Berlin (epd). Mehr als anderthalb Jahre nach dem Beschluss der Bundesländer zur Einführung einer Bezahlkarte für Flüchtlinge bleibt es bei der Anwendung bei einem Flickenteppich. Wie eine Umfrage des Evangelischen Pressedienstes (epd) unter den zuständigen Landesministerien ergab, wird die Karte längst nicht in allen Kommunen angewendet, auch wenn sie inzwischen alle Länder außer Berlin eingeführt haben. Teilweise sind technische Probleme der Grund, andernorts sperren sich auch Kommunen gegen das Bezahlsystem.
Insbesondere in den Flächenländern kommt die Karte der Umfrage zufolge aktuell vor allem in den Erstaufnahmeeinrichtungen zum Einsatz. Sie werden von den Ländern getragen, während die Unterbringung anerkannter Flüchtlinge danach die Kommunen verantworten.
So erhalten unter anderem in Rheinland-Pfalz bislang nur Asylbewerber in Landeseinrichtungen die Karte. Kommunale Abrufe seien bislang nicht erfolgt, es sei aber in den kommenden Wochen damit zu rechnen, hieß es aus dem Integrationsministerium in Mainz. Das zuständige Ministerium in Schleswig-Holstein teilte mit, dass das Fehlen zuverlässig funktionierender Software-Schnittstellen die Verbreitung in die Kommunen hinein bislang verhindert habe. Nach Änderungen bei der Programmierung sollen dort nun Pilotprojekte starten und die Karte bis zum Jahresende flächendeckend verfügbar sein.
Auch in Nordrhein-Westfalen gibt es die Karte bislang nur in den Landesaufnahmeeinrichtungen. Die Kommunen sollen dort künftig entscheiden können, ob sie die Bezahlkarte einführen oder nicht.

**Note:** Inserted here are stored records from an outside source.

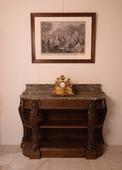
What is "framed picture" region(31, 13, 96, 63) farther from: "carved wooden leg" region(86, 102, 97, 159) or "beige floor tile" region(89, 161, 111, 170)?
"beige floor tile" region(89, 161, 111, 170)

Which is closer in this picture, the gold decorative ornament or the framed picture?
the gold decorative ornament

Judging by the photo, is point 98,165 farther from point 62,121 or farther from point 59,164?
point 62,121

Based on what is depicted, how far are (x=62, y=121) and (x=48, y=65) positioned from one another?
0.78 m

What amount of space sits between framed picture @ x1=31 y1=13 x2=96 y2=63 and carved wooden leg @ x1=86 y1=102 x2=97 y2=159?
0.72 m

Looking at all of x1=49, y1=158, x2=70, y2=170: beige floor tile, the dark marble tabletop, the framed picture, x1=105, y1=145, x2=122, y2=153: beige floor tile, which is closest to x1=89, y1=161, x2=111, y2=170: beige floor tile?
x1=49, y1=158, x2=70, y2=170: beige floor tile

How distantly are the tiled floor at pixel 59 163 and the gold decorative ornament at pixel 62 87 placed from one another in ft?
2.84

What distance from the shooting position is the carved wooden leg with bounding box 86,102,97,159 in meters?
2.99

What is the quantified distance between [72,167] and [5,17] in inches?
83.2

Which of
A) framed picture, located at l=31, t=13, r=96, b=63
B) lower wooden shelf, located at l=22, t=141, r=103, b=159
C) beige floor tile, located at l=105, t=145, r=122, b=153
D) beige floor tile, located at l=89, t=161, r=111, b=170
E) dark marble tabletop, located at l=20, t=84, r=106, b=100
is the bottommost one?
beige floor tile, located at l=89, t=161, r=111, b=170

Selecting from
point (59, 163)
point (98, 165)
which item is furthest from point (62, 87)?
point (98, 165)

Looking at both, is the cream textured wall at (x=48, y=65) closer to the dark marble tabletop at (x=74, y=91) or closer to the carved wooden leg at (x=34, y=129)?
the dark marble tabletop at (x=74, y=91)

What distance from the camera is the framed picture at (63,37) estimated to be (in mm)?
3252

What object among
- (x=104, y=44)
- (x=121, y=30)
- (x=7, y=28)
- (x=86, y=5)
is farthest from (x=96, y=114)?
(x=7, y=28)

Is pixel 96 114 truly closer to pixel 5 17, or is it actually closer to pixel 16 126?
pixel 16 126
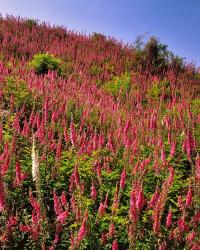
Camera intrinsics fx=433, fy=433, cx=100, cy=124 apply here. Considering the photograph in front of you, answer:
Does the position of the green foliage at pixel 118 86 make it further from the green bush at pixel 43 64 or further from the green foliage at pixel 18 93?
the green foliage at pixel 18 93

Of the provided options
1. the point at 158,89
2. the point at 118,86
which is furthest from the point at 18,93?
the point at 158,89

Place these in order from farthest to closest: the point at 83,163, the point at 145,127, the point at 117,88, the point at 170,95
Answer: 1. the point at 170,95
2. the point at 117,88
3. the point at 145,127
4. the point at 83,163

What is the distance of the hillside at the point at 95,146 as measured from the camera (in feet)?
11.6

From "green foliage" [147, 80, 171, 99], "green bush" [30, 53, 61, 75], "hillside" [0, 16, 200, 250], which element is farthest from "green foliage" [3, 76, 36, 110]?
"green foliage" [147, 80, 171, 99]

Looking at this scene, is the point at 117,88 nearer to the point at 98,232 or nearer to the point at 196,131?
the point at 196,131

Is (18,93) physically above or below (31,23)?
below

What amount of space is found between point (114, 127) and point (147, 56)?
7.78 meters

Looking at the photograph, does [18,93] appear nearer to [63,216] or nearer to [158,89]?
[63,216]

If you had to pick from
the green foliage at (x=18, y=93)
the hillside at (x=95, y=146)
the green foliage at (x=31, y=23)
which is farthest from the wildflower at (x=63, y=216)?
the green foliage at (x=31, y=23)

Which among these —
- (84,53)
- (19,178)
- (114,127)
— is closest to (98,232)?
(19,178)

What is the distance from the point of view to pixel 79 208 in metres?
3.66

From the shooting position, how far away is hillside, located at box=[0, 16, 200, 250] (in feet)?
11.6

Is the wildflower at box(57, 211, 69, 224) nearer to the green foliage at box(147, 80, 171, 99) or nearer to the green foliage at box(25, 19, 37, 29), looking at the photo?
the green foliage at box(147, 80, 171, 99)

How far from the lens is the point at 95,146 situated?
Answer: 5.23m
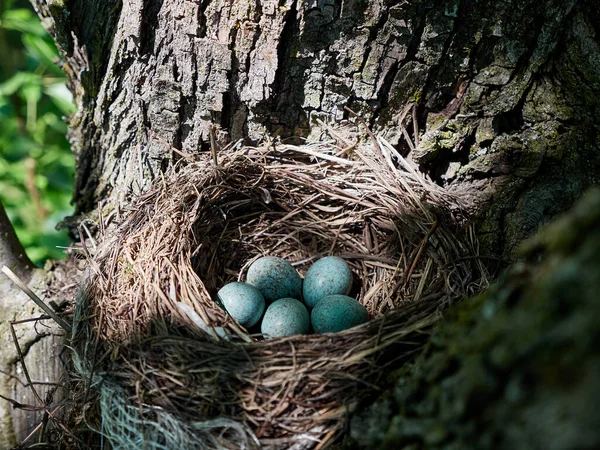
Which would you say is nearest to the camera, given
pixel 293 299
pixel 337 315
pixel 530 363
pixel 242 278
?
pixel 530 363

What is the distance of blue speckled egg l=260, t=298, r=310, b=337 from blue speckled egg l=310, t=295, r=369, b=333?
0.17 ft

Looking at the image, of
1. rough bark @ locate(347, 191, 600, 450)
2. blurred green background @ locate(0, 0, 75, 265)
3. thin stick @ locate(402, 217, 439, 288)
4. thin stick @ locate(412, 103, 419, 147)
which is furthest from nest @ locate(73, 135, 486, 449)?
blurred green background @ locate(0, 0, 75, 265)

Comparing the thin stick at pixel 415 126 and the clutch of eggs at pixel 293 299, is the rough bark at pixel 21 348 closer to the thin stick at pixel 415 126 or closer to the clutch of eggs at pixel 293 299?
the clutch of eggs at pixel 293 299

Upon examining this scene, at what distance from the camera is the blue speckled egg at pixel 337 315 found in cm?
212

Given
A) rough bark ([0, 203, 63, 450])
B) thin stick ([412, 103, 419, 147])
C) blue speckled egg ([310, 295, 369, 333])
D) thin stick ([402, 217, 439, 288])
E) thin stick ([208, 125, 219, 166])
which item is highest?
thin stick ([412, 103, 419, 147])

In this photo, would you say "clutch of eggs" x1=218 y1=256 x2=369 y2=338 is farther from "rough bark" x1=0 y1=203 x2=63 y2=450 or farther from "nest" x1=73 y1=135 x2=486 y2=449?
"rough bark" x1=0 y1=203 x2=63 y2=450

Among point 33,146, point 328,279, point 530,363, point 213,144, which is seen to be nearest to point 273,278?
point 328,279

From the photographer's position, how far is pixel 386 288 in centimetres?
232

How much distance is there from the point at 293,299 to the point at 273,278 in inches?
5.1

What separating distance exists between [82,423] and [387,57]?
1.74 metres

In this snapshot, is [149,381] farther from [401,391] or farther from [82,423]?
[401,391]

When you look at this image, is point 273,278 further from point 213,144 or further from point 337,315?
point 213,144

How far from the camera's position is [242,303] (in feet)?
7.34

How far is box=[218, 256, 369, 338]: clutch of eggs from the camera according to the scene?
2.16m
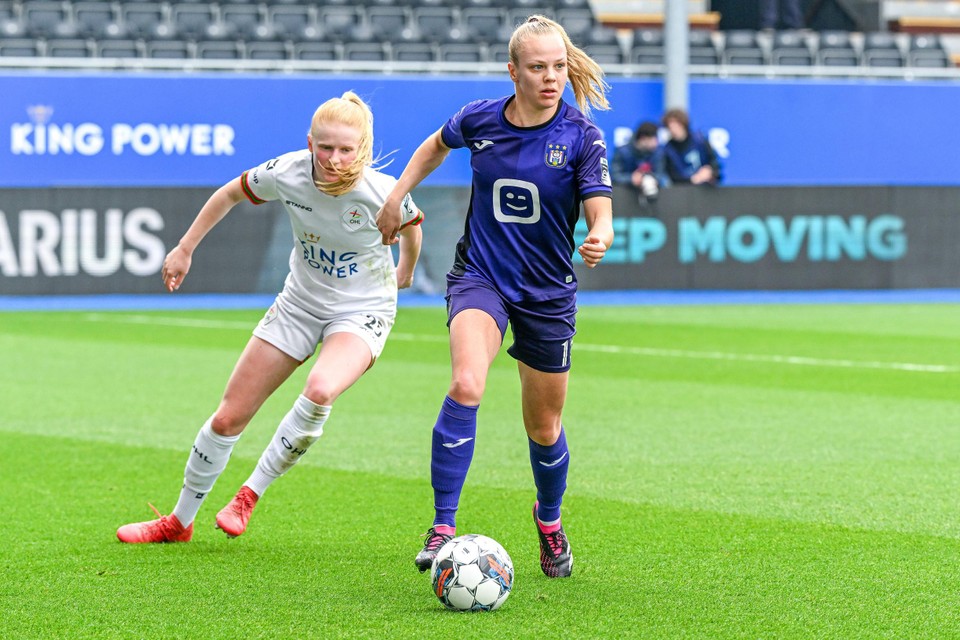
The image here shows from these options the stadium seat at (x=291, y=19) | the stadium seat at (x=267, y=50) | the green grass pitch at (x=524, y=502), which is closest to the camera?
the green grass pitch at (x=524, y=502)

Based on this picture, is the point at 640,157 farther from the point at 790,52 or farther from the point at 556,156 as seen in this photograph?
the point at 556,156

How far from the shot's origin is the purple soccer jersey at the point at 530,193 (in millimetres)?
5086

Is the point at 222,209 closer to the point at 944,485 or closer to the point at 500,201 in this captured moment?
the point at 500,201

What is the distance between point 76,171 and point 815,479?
56.3 feet

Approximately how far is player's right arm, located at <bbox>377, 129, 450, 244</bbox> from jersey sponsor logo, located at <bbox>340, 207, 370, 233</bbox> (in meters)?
0.26

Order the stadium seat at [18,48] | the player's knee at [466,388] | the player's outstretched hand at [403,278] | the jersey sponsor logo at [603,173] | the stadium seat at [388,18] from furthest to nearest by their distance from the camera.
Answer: the stadium seat at [388,18]
the stadium seat at [18,48]
the player's outstretched hand at [403,278]
the jersey sponsor logo at [603,173]
the player's knee at [466,388]

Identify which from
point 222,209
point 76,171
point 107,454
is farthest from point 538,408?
point 76,171

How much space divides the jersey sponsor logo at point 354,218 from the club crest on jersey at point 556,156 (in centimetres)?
90

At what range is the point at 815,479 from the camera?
726 cm

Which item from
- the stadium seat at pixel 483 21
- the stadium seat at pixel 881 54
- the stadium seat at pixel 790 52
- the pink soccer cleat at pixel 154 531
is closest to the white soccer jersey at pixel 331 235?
→ the pink soccer cleat at pixel 154 531

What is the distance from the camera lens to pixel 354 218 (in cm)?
564

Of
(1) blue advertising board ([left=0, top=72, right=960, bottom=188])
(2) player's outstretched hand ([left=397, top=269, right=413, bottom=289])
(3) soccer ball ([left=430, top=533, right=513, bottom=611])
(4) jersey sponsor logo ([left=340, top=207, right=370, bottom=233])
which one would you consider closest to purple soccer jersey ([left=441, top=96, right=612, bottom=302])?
(4) jersey sponsor logo ([left=340, top=207, right=370, bottom=233])

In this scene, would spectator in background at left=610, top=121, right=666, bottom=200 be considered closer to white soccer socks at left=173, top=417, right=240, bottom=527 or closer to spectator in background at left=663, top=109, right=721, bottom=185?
spectator in background at left=663, top=109, right=721, bottom=185

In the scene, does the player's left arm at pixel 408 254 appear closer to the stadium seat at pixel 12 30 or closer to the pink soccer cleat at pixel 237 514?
the pink soccer cleat at pixel 237 514
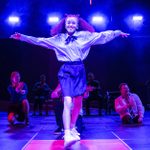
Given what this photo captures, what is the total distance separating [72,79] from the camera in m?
4.83

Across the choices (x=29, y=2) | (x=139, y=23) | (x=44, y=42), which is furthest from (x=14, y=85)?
Result: (x=139, y=23)

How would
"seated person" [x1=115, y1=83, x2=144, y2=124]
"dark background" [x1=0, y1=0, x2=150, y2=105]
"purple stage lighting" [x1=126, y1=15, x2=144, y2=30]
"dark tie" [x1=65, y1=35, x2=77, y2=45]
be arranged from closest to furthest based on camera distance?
"dark tie" [x1=65, y1=35, x2=77, y2=45]
"seated person" [x1=115, y1=83, x2=144, y2=124]
"purple stage lighting" [x1=126, y1=15, x2=144, y2=30]
"dark background" [x1=0, y1=0, x2=150, y2=105]

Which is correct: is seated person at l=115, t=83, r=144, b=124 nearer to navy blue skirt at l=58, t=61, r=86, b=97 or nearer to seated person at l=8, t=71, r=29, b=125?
seated person at l=8, t=71, r=29, b=125

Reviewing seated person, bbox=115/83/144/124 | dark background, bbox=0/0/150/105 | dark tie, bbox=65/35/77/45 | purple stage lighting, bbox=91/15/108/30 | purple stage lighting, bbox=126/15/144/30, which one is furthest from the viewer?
dark background, bbox=0/0/150/105

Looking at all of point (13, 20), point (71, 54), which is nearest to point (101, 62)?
point (13, 20)

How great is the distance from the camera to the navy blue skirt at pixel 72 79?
15.6 ft

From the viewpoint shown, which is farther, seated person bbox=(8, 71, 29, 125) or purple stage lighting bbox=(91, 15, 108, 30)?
purple stage lighting bbox=(91, 15, 108, 30)

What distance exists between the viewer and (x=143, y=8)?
1353 cm

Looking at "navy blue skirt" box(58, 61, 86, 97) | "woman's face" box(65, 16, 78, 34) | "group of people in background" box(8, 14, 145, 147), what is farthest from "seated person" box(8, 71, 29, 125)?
"navy blue skirt" box(58, 61, 86, 97)

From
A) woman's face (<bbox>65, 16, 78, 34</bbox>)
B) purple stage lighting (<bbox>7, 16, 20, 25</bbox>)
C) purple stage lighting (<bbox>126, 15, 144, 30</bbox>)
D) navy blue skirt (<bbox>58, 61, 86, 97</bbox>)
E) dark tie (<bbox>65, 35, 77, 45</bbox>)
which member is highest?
purple stage lighting (<bbox>7, 16, 20, 25</bbox>)

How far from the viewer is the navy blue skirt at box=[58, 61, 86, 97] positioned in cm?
475

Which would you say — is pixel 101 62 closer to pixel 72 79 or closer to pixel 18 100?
pixel 18 100

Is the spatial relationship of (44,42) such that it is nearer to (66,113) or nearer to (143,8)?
(66,113)

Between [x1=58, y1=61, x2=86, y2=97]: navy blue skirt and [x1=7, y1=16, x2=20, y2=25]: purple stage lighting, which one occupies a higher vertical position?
[x1=7, y1=16, x2=20, y2=25]: purple stage lighting
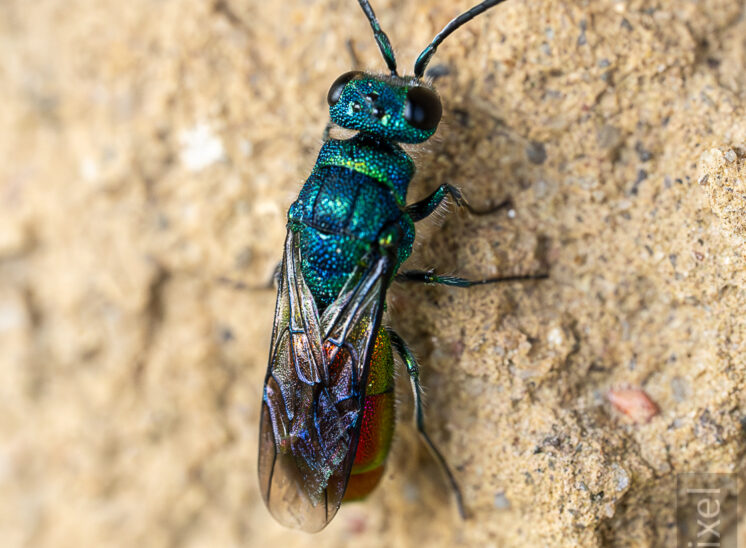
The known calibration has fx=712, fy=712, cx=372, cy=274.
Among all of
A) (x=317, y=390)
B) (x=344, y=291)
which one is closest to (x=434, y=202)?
(x=344, y=291)

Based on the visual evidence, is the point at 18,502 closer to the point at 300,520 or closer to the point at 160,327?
the point at 160,327

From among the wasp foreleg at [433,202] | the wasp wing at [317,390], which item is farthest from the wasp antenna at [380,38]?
the wasp wing at [317,390]

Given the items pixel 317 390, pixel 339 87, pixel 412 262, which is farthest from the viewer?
pixel 412 262

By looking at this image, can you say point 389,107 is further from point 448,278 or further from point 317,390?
point 317,390

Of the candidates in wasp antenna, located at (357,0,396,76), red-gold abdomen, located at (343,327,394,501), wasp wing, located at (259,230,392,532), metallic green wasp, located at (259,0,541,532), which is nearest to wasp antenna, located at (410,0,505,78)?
metallic green wasp, located at (259,0,541,532)

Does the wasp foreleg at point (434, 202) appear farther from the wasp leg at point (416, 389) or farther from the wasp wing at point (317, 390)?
the wasp leg at point (416, 389)

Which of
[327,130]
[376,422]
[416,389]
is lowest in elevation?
[376,422]

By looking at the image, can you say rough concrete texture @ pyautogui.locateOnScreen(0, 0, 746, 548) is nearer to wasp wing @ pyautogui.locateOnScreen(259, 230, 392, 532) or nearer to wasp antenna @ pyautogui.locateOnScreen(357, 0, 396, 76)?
wasp antenna @ pyautogui.locateOnScreen(357, 0, 396, 76)

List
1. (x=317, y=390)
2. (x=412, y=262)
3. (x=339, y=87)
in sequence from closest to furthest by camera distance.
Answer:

In Niedersachsen wehren sich Städte wegen befürchteten Mehraufwands gegen die Karte. Osnabrück prüft eine Klage vor dem Niedersächsischen Staatsgerichtshof. Eine flächendeckende Einführung meldeten Bayern und Sachsen-Anhalt.
Dass es bei der Bezahlkarte immer noch einen Flickenteppich gibt, stört offenbar auch Bundeskanzler Friedrich Merz (CDU). Er hatte nach einem Treffen mit der bayerischen Landesregierung in dieser Woche zur Bezahlkarte gesagt: „Wir werden das in der Koalition nochmal auf den Prüfstand stellen und die Frage klären, ob wir da nicht zu einer einheitlichen Lösung kommen.“ Konkret sprach er von einer Änderung im Asylbewerberleistungsgesetz.
Die Bundesländer hatten sich im Herbst 2023 auf die Einführung einer Bezahlkarte für Flüchtlinge geeinigt. Sozialleistungen sollen damit nicht mehr in bar, sondern in Form einer Geldkarte zur Verfügung gestellt werden. Mit der Karte soll die Auszahlung von Bargeld begrenzt und Überweisungen ins Ausland sollen damit verhindert werden.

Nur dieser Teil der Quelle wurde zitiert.